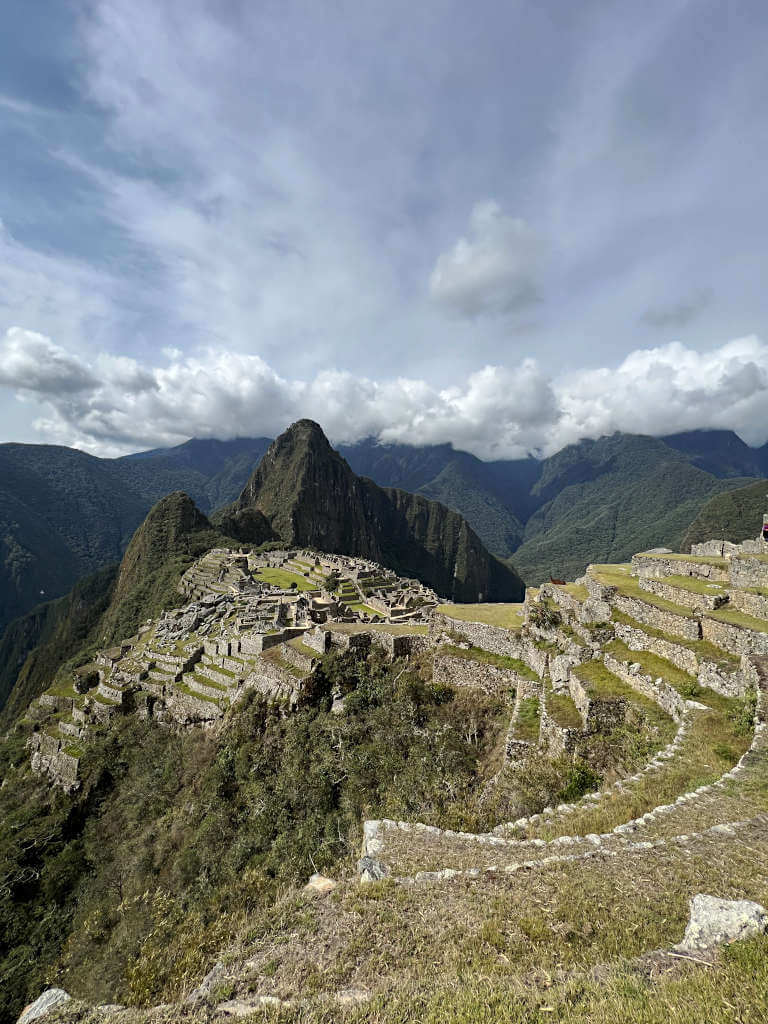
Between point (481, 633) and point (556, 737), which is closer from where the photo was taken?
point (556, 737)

┄┄┄┄┄┄┄┄┄┄┄┄┄┄┄┄┄┄┄┄

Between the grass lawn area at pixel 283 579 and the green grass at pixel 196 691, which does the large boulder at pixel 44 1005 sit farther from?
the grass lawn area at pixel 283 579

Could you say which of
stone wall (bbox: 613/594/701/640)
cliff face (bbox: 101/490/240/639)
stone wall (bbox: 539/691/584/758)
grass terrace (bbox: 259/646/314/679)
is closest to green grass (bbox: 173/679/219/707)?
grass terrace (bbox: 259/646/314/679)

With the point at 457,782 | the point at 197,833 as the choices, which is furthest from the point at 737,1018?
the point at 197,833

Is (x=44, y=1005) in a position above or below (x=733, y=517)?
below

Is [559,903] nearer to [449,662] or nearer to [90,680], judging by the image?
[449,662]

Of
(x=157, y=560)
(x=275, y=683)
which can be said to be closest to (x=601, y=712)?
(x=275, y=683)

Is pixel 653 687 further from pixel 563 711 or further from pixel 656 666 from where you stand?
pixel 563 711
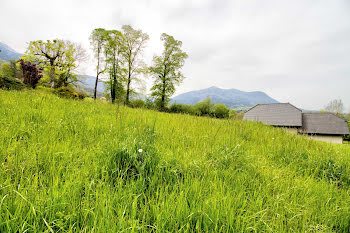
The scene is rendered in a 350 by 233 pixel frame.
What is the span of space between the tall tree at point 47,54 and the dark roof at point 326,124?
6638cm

┄┄┄┄┄┄┄┄┄┄┄┄┄┄┄┄┄┄┄┄

How many lines in the material above contain the string "point"? Reply with the number alone.

- [FULL RESPONSE]
5